→ **WHAT NEEDS TO BE DONE**: Nothing is needed except the lines below that run from the one with "common name: pack rat or woodrat" through the one with "genus: Mitu", repeated exactly.
START RECORDS FOR THIS TASK
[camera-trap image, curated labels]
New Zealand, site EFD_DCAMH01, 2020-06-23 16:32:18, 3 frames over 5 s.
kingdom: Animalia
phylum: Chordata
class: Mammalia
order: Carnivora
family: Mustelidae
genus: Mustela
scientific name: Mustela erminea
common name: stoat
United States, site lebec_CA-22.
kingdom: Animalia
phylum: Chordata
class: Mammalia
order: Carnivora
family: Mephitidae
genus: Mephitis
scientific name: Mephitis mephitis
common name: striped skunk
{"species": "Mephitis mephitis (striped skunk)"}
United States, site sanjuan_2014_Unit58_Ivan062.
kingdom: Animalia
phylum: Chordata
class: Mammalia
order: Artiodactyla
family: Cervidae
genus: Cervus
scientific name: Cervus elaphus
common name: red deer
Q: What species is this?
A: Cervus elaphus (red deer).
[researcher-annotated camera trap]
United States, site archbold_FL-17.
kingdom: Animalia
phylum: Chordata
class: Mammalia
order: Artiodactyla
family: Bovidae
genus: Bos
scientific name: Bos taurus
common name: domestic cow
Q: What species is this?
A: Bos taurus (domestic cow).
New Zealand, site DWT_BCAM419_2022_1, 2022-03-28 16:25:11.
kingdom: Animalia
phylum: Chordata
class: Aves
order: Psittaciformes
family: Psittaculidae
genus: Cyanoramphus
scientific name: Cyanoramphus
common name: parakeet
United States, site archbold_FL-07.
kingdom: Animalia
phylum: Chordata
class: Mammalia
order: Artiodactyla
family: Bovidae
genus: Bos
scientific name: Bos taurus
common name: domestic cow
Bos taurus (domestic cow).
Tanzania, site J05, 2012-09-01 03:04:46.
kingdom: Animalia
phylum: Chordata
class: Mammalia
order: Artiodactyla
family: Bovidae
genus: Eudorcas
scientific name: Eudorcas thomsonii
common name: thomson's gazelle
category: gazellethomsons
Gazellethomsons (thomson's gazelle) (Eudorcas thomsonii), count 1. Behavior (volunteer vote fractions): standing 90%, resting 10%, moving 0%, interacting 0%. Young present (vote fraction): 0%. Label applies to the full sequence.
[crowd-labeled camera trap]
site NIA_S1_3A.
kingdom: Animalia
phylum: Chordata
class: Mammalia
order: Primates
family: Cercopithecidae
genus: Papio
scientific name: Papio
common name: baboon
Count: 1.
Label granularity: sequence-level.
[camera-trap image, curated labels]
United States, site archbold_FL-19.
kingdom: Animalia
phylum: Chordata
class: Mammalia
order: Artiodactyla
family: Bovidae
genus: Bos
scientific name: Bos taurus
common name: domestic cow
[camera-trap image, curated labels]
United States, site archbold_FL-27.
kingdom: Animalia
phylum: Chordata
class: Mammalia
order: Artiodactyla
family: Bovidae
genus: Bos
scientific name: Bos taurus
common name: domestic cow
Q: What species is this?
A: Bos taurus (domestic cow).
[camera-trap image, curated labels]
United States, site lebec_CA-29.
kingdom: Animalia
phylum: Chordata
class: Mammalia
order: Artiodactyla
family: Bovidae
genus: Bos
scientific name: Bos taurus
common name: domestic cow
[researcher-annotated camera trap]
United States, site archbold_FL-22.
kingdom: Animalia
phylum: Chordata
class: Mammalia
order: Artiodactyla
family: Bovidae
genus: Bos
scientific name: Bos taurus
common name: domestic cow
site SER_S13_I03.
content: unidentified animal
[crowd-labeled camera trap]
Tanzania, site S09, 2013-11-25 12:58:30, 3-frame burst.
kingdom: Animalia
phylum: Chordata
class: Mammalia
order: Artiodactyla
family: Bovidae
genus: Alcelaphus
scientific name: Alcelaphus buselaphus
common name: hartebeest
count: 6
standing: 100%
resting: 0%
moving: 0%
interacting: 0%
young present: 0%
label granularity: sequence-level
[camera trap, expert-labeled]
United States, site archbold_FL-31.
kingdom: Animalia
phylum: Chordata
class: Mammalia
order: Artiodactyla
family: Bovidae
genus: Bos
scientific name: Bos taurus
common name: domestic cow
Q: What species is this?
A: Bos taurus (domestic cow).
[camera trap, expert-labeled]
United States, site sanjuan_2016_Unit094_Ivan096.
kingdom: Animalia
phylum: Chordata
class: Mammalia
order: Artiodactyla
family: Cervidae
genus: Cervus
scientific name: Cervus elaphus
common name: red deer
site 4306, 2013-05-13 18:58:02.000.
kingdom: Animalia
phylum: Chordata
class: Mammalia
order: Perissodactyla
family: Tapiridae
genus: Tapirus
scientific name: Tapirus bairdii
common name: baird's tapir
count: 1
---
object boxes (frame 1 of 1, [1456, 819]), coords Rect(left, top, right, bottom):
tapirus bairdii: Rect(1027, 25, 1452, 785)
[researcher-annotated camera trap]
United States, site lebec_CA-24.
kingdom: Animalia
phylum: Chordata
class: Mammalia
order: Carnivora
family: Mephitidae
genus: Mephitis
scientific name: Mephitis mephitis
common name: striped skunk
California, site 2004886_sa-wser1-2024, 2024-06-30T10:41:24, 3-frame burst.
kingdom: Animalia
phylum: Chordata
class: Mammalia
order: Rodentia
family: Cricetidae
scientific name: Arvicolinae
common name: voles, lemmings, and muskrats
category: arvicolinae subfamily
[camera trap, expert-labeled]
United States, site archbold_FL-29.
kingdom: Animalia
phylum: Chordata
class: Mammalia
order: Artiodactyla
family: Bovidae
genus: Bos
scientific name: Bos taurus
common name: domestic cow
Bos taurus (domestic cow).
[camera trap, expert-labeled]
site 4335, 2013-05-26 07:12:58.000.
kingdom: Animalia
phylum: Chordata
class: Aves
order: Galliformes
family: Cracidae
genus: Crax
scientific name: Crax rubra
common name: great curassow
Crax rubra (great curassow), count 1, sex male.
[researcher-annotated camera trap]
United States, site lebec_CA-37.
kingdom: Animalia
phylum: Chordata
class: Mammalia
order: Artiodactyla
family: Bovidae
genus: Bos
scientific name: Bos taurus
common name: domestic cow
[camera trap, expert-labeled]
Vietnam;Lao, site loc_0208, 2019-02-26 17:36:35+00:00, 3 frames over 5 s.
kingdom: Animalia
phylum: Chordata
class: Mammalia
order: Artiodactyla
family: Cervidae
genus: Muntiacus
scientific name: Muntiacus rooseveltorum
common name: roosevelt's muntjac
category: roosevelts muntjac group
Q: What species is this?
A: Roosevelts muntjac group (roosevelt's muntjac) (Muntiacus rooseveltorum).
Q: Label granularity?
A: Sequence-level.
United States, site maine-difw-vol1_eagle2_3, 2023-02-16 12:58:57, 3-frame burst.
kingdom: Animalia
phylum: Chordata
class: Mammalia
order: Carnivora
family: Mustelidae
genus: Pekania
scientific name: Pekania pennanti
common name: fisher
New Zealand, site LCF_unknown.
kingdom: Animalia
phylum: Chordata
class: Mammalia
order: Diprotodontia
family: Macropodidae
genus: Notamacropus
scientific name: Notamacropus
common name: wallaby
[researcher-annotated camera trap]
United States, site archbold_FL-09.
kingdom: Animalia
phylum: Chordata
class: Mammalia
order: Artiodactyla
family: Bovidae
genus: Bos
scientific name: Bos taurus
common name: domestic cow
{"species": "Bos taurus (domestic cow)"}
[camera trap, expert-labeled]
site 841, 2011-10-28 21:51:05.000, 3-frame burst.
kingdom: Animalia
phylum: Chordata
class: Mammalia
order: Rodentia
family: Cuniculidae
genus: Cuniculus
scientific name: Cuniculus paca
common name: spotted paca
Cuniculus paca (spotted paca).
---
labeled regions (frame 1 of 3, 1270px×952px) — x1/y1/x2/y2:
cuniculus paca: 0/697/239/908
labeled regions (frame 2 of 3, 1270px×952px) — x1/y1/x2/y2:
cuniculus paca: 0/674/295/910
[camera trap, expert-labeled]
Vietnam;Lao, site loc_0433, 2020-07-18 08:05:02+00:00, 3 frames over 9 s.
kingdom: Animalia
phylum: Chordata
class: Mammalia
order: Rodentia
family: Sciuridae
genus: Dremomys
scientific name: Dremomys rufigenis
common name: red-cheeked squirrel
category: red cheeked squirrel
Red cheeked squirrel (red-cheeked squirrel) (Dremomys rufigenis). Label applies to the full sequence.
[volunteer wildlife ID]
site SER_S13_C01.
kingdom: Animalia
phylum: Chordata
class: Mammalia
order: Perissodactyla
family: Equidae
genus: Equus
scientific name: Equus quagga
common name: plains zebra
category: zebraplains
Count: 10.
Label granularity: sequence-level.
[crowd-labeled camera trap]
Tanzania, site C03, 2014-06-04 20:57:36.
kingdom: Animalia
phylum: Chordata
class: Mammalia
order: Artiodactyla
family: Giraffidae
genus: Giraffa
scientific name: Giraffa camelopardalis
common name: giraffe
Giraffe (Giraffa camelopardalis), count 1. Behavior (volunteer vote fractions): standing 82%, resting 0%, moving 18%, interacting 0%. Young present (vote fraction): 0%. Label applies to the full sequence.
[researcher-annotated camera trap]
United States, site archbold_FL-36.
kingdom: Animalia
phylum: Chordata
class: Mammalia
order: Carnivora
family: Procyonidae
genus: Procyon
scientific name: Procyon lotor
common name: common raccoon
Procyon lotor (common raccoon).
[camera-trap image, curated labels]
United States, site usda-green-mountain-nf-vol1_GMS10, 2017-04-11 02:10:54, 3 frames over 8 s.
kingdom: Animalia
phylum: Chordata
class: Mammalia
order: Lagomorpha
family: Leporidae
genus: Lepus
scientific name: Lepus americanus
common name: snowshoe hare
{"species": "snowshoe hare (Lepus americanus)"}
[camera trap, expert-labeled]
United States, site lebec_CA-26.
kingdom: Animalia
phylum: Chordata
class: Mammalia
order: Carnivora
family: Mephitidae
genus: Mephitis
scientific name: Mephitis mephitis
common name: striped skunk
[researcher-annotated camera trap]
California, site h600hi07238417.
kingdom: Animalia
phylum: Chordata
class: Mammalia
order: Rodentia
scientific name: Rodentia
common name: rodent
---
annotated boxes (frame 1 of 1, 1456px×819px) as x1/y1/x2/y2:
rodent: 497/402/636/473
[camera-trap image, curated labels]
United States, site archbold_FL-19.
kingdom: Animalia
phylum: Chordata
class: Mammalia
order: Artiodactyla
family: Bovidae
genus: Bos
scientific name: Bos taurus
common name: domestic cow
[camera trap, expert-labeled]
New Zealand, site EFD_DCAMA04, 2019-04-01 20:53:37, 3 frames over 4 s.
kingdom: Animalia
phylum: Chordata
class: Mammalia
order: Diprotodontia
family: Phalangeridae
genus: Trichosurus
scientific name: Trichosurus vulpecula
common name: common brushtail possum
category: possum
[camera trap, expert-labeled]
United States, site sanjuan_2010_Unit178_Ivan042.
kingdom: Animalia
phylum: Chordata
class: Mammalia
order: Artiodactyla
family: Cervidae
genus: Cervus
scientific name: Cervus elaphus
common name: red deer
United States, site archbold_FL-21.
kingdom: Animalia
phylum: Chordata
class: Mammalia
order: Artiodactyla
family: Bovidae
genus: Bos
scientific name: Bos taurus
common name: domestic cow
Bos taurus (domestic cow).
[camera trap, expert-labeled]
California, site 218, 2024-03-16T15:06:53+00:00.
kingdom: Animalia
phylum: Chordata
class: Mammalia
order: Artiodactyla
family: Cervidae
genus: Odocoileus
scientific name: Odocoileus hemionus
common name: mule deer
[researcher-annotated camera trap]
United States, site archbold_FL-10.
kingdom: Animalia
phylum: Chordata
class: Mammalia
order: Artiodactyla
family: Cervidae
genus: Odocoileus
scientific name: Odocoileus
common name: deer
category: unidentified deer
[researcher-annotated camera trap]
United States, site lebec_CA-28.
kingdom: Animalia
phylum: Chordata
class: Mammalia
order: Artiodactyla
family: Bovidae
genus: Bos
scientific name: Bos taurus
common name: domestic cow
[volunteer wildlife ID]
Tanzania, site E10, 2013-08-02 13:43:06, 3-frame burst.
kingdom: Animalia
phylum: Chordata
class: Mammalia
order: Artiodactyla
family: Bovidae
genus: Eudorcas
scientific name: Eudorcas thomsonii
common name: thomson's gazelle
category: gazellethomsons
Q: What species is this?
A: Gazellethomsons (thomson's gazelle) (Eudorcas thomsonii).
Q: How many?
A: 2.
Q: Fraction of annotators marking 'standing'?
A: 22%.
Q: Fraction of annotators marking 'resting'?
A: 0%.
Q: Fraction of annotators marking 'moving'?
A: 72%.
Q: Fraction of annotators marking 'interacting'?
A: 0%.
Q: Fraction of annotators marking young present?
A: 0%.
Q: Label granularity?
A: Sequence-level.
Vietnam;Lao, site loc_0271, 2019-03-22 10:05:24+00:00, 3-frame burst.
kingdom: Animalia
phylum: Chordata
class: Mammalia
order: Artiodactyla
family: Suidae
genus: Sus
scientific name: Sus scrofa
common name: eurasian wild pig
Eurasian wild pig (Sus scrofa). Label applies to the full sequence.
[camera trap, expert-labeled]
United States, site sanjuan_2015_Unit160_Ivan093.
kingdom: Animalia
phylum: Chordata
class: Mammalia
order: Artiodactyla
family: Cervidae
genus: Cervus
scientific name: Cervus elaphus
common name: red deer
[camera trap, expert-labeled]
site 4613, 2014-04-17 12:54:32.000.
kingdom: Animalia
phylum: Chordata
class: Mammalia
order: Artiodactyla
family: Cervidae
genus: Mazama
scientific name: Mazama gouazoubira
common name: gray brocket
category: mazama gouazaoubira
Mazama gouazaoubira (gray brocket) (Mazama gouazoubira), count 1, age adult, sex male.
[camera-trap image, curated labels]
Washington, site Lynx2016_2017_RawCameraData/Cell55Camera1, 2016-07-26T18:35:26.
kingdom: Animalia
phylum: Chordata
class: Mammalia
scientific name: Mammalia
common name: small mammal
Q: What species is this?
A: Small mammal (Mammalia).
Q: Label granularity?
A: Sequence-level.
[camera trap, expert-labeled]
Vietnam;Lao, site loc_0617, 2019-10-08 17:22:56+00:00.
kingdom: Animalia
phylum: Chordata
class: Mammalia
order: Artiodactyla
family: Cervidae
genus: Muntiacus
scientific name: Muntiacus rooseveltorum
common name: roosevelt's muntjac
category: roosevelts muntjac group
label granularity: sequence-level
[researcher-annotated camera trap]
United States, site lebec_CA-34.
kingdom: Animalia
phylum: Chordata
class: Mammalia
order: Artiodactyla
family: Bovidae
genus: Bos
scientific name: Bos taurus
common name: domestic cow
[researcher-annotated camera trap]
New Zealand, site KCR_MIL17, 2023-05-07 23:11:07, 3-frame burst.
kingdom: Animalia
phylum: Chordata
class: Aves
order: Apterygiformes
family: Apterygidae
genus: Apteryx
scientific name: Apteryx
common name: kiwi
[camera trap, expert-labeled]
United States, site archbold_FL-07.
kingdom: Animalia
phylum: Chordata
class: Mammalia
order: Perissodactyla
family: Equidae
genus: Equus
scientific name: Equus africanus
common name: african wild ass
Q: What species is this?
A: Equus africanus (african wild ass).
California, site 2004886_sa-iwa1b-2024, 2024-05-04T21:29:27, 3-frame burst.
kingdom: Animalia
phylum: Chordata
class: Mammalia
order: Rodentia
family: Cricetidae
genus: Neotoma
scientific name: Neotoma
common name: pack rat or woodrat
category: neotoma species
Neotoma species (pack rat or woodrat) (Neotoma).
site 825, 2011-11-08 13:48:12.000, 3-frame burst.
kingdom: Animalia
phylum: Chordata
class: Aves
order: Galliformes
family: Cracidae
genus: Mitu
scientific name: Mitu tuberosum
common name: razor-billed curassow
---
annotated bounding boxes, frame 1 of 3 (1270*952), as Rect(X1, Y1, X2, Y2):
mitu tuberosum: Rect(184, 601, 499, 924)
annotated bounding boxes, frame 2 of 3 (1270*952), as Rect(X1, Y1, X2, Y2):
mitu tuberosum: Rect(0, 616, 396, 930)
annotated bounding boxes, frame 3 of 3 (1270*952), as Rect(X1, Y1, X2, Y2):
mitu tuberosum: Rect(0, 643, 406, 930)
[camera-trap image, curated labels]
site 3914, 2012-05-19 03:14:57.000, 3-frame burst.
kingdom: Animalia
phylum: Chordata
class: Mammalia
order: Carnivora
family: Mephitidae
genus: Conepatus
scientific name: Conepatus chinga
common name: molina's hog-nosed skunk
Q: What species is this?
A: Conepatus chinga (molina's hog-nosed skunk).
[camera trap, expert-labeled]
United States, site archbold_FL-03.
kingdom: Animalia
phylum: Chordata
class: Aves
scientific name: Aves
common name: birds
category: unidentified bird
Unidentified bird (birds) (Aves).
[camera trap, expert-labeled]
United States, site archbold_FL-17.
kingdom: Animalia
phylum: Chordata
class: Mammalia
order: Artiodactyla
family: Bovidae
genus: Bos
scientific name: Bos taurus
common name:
END RECORDS FOR THIS TASK
→ **TASK RESPONSE**:
common name: pack rat or woodrat
category: neotoma species
Neotoma species (pack rat or woodrat) (Neotoma).
site 825, 2011-11-08 13:48:12.000, 3-frame burst.
kingdom: Animalia
phylum: Chordata
class: Aves
order: Galliformes
family: Cracidae
genus: Mitu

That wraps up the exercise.